ЗАДАНИЕ
Выпишите без изменений строки от самой первой до строки, содержащей «جاروف تنظيف رمل الحيوانات من الفضلات», включая обе крайние. Картинки в ответ не переносите.

ИСХОДНЫЕ ДАННЫЕ
######

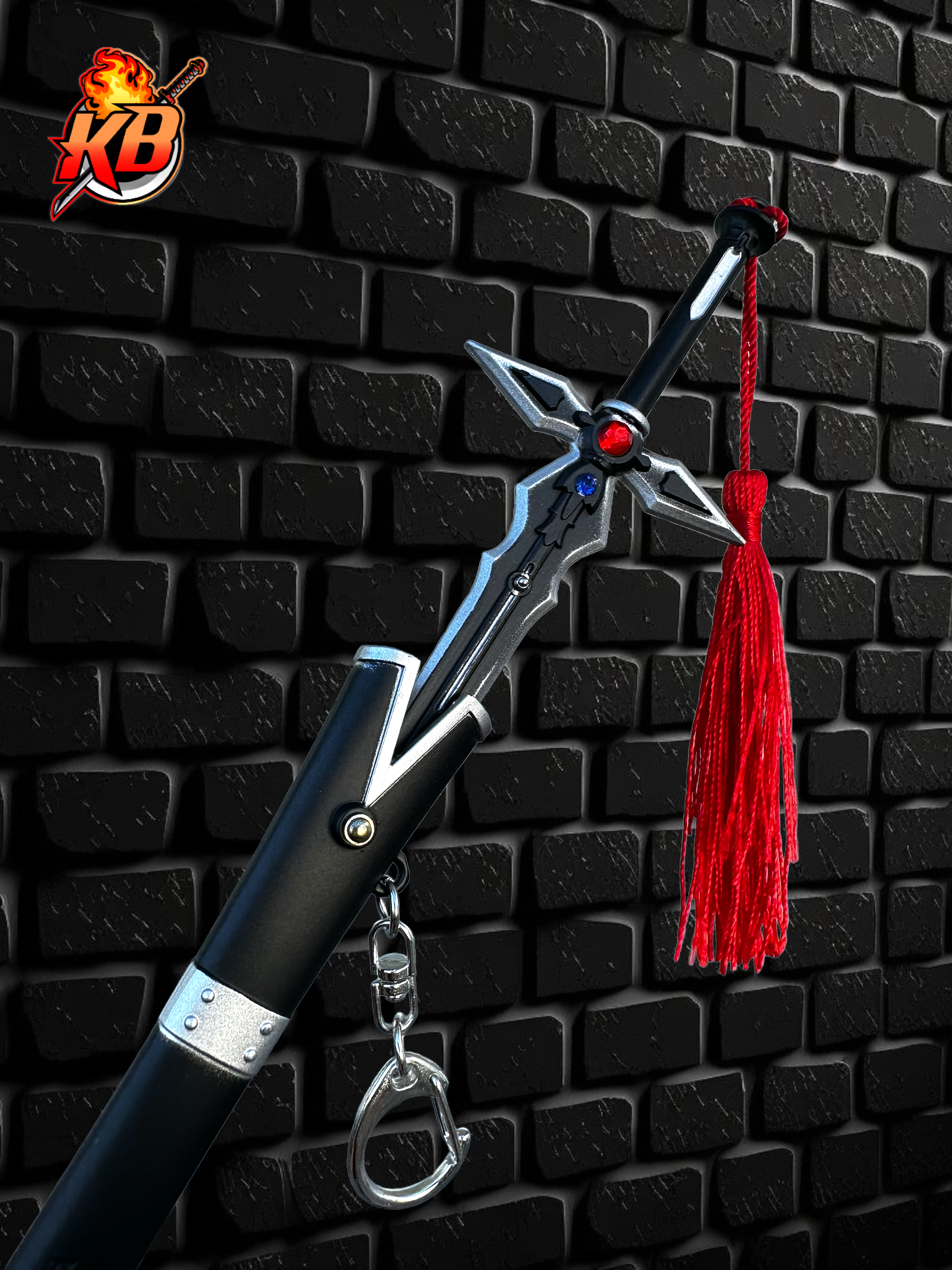 Micro Dark Repulser (SAO) + Stand | Blade City – KatanaBlaze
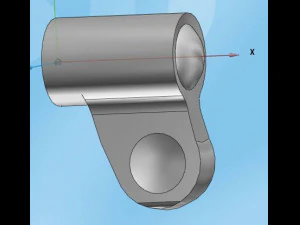Барашкова гайка 3D Модель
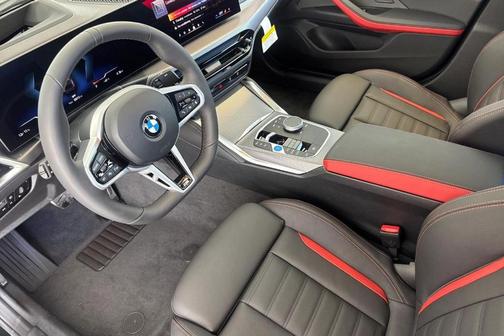 Black Sapphire Metallic 2026 BMW i4 Gran Coupe eDrive40
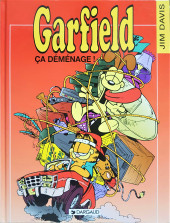 Garfield (Dargaud) -26a1999- Ça déménage !
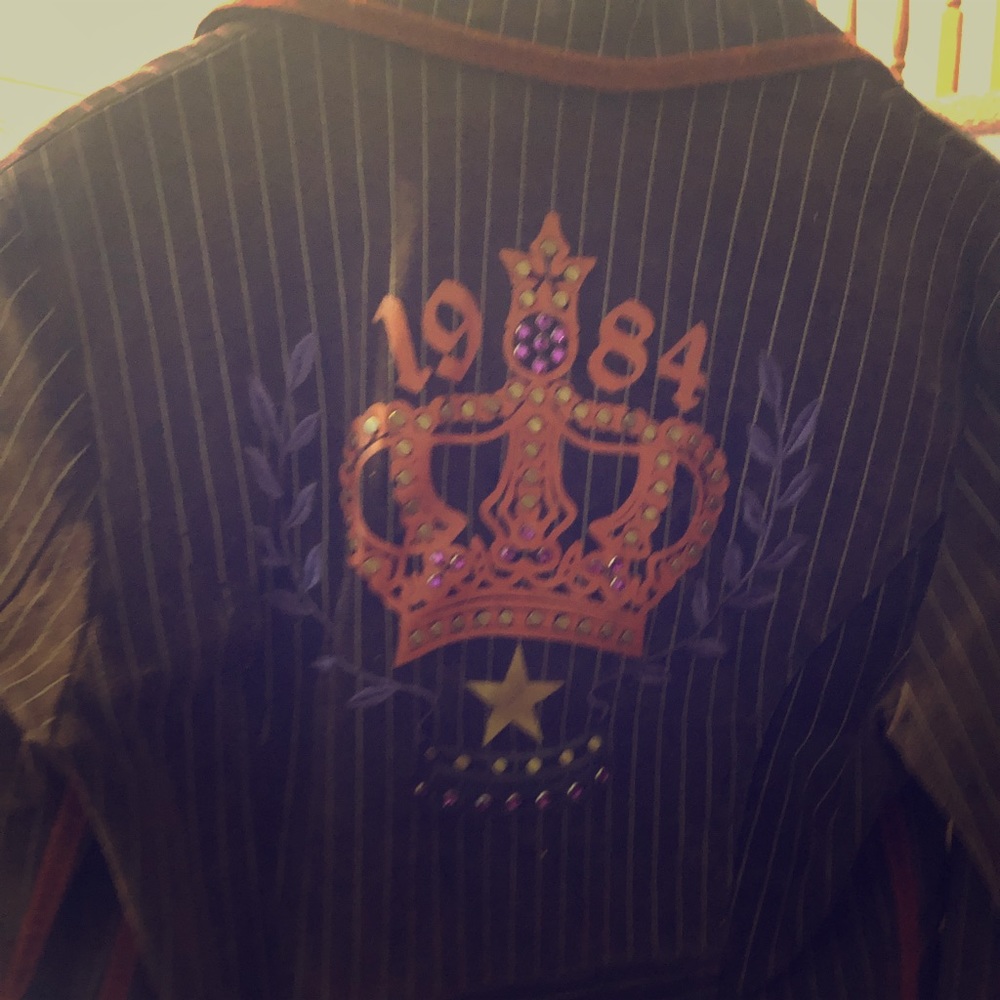 Vintage suede jacket from Wilson’s Leather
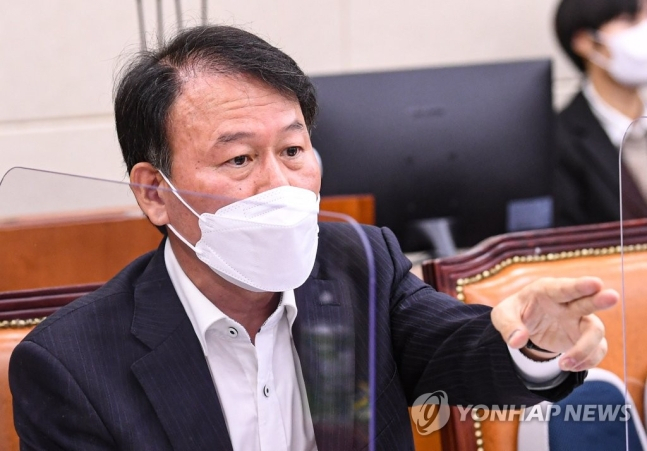 윤한홍 국민의힘 국회의원 [연합]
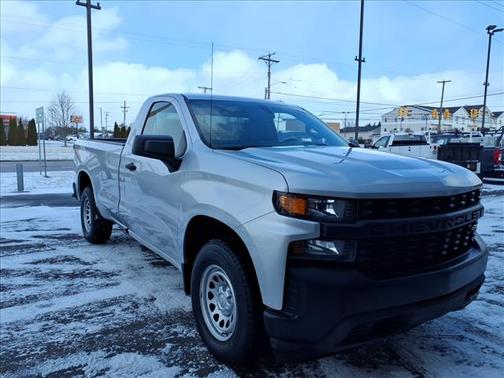 2020 Chevrolet Silverado 1500 WT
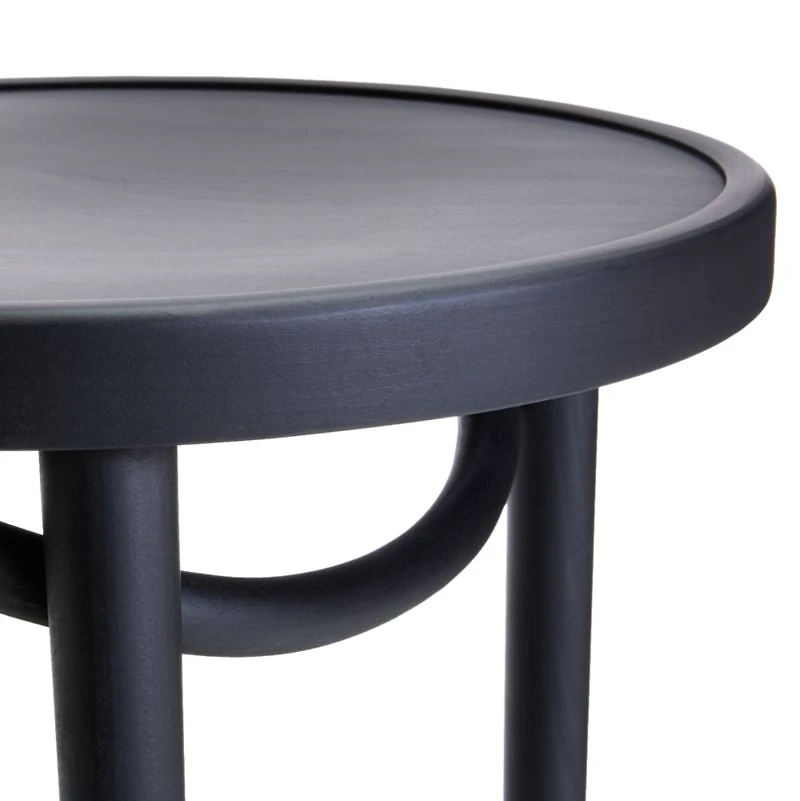 Vienna Matte Black Counter Stool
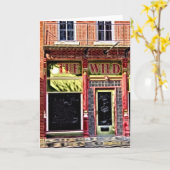 Wilde Kaart (Gele Bloem)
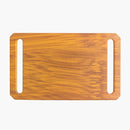 Grip6 Women's Craftsman Bamboo Belt Buckle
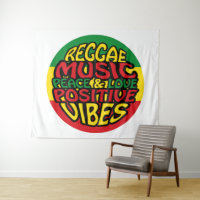 Reggae Music with positive sayings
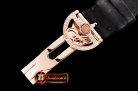 Breguet Queen of Naples Ladies Dm RG/LE Wht MOP ZF Jap 6T51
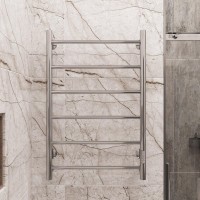 Полотенцесушитель электрический EWRIKA Сафо PN 80х50, хром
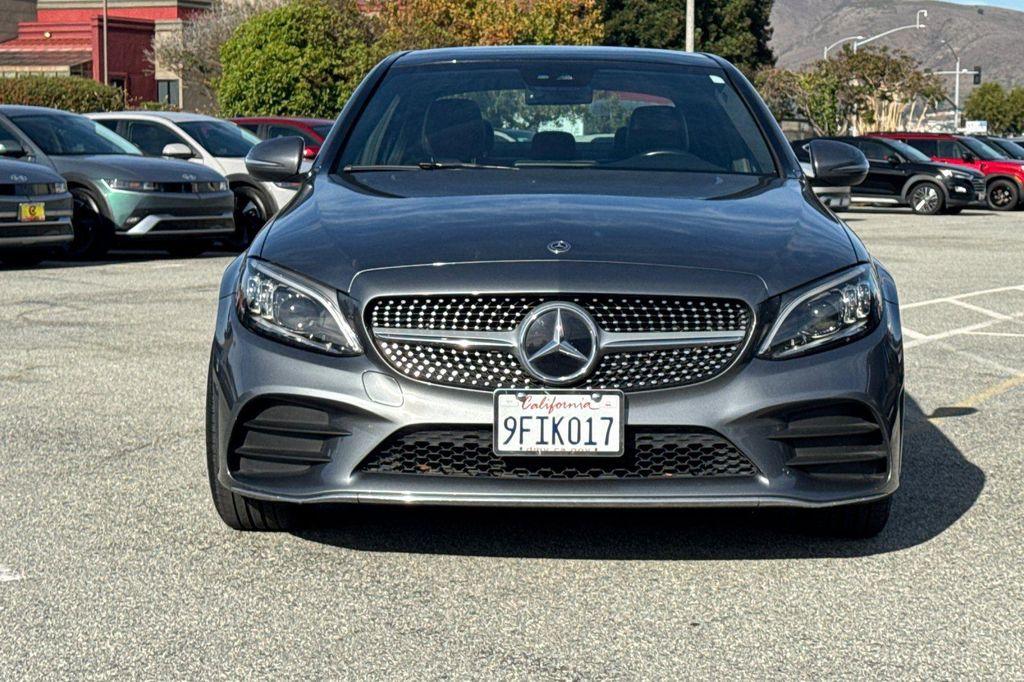 used 2019 Mercedes-Benz C-Class car, priced at $17,691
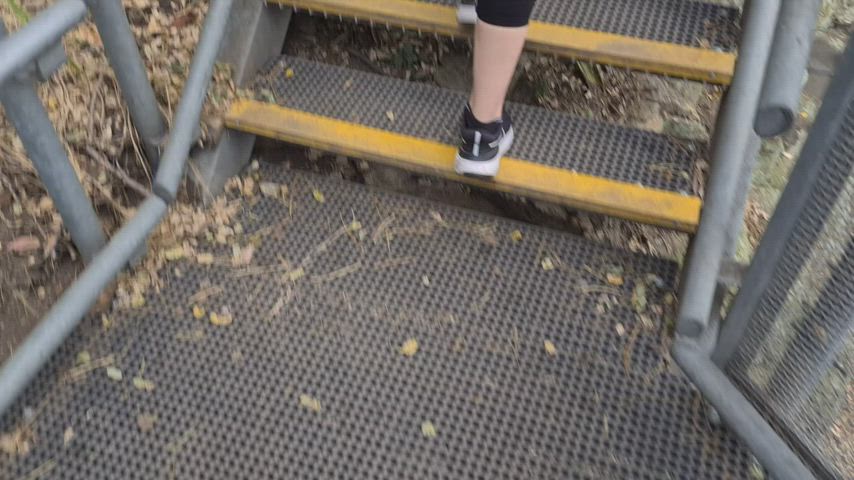 Follow me up the stairs [OC]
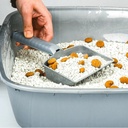 جاروف تنظيف رمل الحيوانات من الفضلات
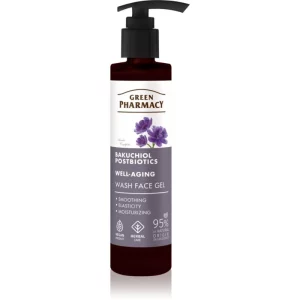 Green Pharmacy Bakuchiol & Postbiotics Face Wash Gel gel detergente per il viso 200 ml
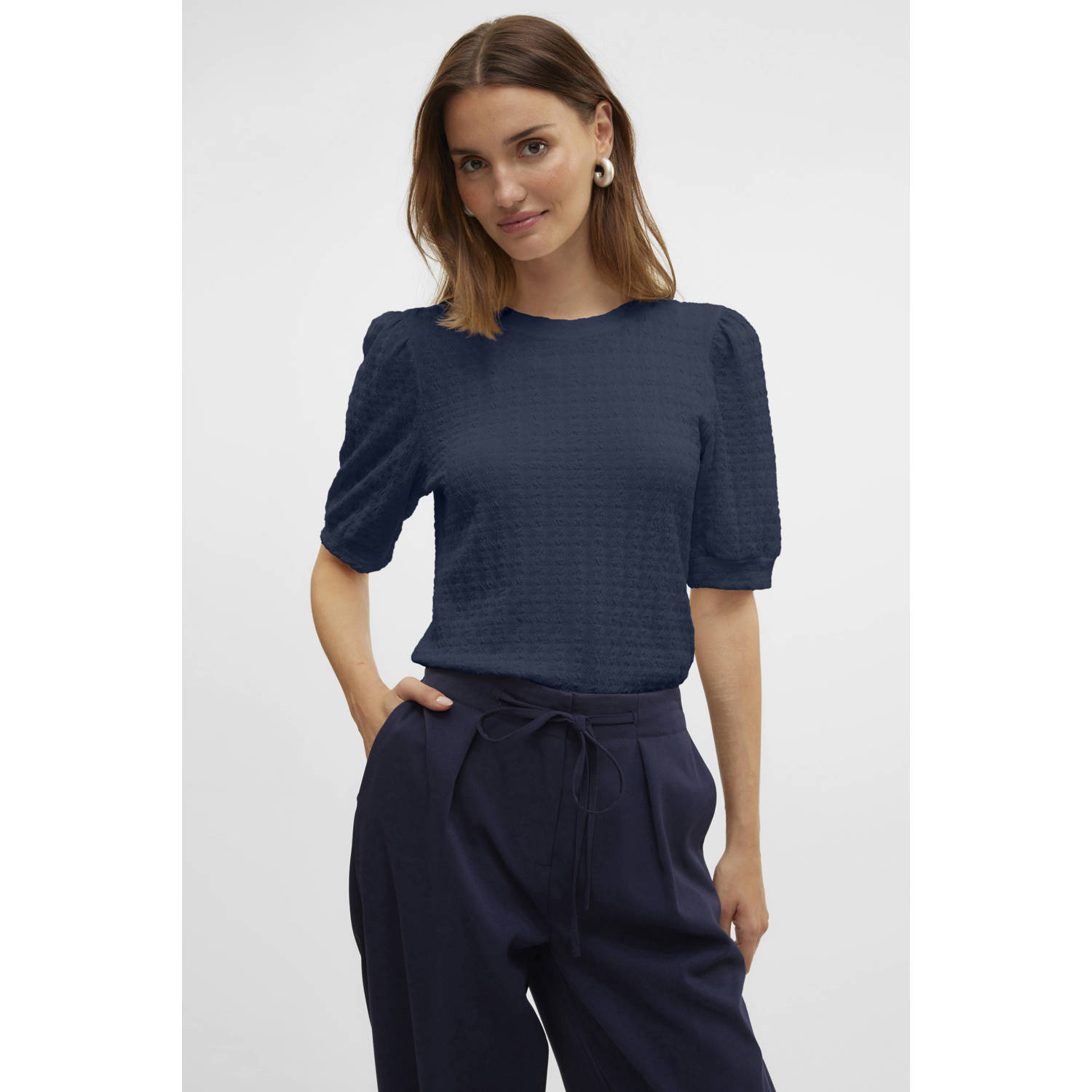 VERO MODA top VMIDA marine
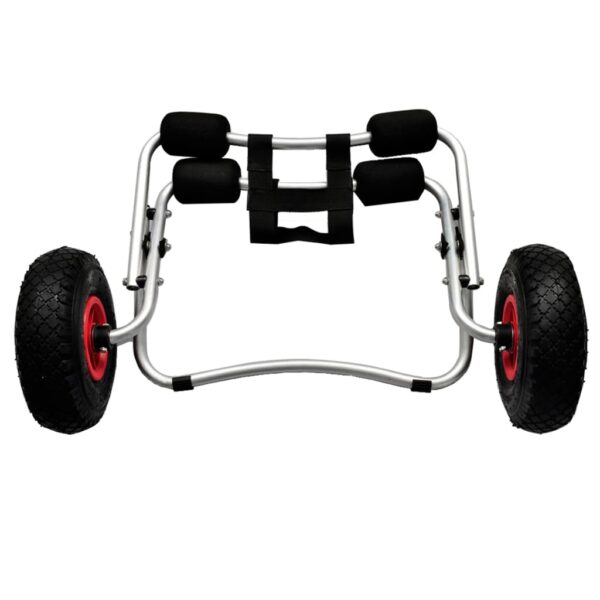 vidaXL Kayak Trolleys 2 pcs Aluminum - Image 3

######

ОТВЕТ
 Micro Dark Repulser (SAO) + Stand | Blade City – KatanaBlaze
Барашкова гайка 3D Модель
 Black Sapphire Metallic 2026 BMW i4 Gran Coupe eDrive40
 Garfield (Dargaud) -26a1999- Ça déménage !
 Vintage suede jacket from Wilson’s Leather
 윤한홍 국민의힘 국회의원 [연합]
 2020 Chevrolet Silverado 1500 WT
 Vienna Matte Black Counter Stool
 Wilde Kaart (Gele Bloem)
 Grip6 Women's Craftsman Bamboo Belt Buckle
 Reggae Music with positive sayings
 Breguet Queen of Naples Ladies Dm RG/LE Wht MOP ZF Jap 6T51
 Полотенцесушитель электрический EWRIKA Сафо PN 80х50, хром
 used 2019 Mercedes-Benz C-Class car, priced at $17,691
 Follow me up the stairs [OC]
 جاروف تنظيف رمل الحيوانات من الفضلات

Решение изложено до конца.